[zymhan]

I'm just getting started on setting up an OpenBSD router that I want to be the basis for making sure much of my data is secure. I figure I can start with the edge of my network and work in. And for such an important device as an internet gateway, I want to be able to trust it.

[dwc]

> I'm just getting started on setting up an OpenBSD router that I want to be the basis for making sure much of my data is secure.

A bit of warning... I've seen this go wrong when people who don't know OpenBSD do this. Adding an additional OS means learning and "supporting" it.

* If learn your way around, get it set up well, keep your system updated the way you do for anything else, then you'll be in good shape.

* If you learn just enough to get it working and then set it on the back burner for when you can find the time to learn more, don't update it, etc., then you're better off going with an OS that you know and can keep secure.

I'm not trying to dissuade you, but I'd like you to evaluate if you will devote the time to using a new OS on a border device that it deserves.

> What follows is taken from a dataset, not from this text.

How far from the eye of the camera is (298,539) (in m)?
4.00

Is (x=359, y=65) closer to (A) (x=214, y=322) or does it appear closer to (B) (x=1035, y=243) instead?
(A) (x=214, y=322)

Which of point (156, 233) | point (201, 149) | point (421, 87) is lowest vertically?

If you will then I think you'll be quite happy with your choice. :)

[niroze]

Indeed! Spoken by someone that seems to have experience maintaining many machines.

As secure as the machine is, its security slowly degrades the longer it is out-of-sync with updates (especially security ones) and/or admins administering the machines aren't good enough.

System administration isn't a set-it-and-forget-it type of thing.